## Required task 1
List each distinct username that appears as a post header in the Houston forum thread below.

## Source text
** start **
# New member in Houston TX



## blueeye (Sep 12, 2012)

Welcome. Sweet boat!


----------



## AZ_squid (Mar 14, 2018)

Welcome, and trust me there's plenty to get hooked on here in TX up shallow.


----------



## Sublime (Oct 9, 2015)

Heck yeah. Welcome.


----------



## Sublime (Oct 9, 2015)

johnardill said:


> Hi everyone.....I recently moved from bay boats to a microskiff in order to access better fishing along the gulf coast. Thanks to #stevie for passing along his Chittum 18, known as the race boat, which was built for the skiff challenge a few years ago.
> 
> The plan is to get my 9 yo son Gregor hooked on sight fishing, *or as close to this as we can achieve in Texas*. I’m looking forward to meeting a few of the local microskiffer’s.
** end **
## Data for this exercise
** start **
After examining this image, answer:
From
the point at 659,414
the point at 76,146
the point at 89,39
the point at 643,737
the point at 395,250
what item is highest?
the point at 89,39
** end **
## Required task 2
Rewrite the entries above, swapping "highest" for "topmost" and keeping everything else unchanged.

## Right answer 1
blueeye, AZ_squid, Sublime

## Right answer 2
After examining this image, answer:
From
the point at 659,414
the point at 76,146
the point at 89,39
the point at 643,737
the point at 395,250
what item is topmost?
the point at 89,39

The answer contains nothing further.